King’s presence puts Democrats in a potentially uncomfortable position, said Nathan Gonzalez of the Rothenberg Political Report. Dill is considered something of a B-list candidate; the stronger Democratic candidates opted not to run when King announced that he was running.

Dill has yet to disprove this characterization. Her last Federal Election Commission report from the end of May showed that she had raised just over $38,000 and had only $9,219 cash on hand. King, by contrast, had raised over $468,795 and had $260,344 cash on hand. As a result, there is little pressure on national Democrats to support her, as she seems to have little chance of winning.

The Democratic Senatorial Campaign Committee has not indicated any plans to get involved in the race. Reached for comment, spokesman Matt Canter said merely, “Although Senate Minority Leader Mitch McConnell has already seemed to wipe his hands with Maine, we continue to work with people in Maine to assess the race.”

But Dill is “feisty,” said Gonzalez, and unlikely to go down without a fight. If she begins to gain traction, Gonzalez warned, Democrats could be put in the position of having to quietly campaign against her, to avoid a split vote between her and King. If they divide the vote, Summers could have an opening to squeak into office by winning a plurality.

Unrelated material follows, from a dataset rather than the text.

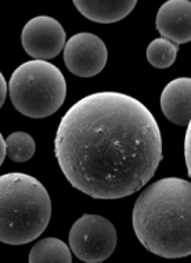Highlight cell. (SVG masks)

Summers was not exactly voted in with a groundswell of support. Just 27 percent of Maine Republicans turned out to vote in the primary, and just 29 percent of them voted for Summers in the six-way primary. According to the Bangor Daily News, he, like Dill, won the nomination by virtue of high name identification (he has run in Maine elections before).

Another corkscrew in this race is the presence of Woods, the second independent candidate on the ballot. In a press release Wednesday, Woods announced that he would not play the “spoiler” in November if it became clear that he had no chance of winning. He promised to pull out of the race a week before the election if public, non-partisan polling found him losing to King by 10 or more points. He asked King to make the same promise, should the polls find things to be the other way around. He made the endorsement in advance, however, calling King “smart, honest, moral, articulate, charismatic, funny, warm, thoughtful and more politically astute than Bill Clinton and Ronald Reagan combined.”

He explained in the press release that he was making the endorsement now because he did not feel that endorsements that came after long bitter campaigns and vicious attack on the opponent, like Newt Gingrich’s endorsement of Mitt Romney, could really be perceived as sincere.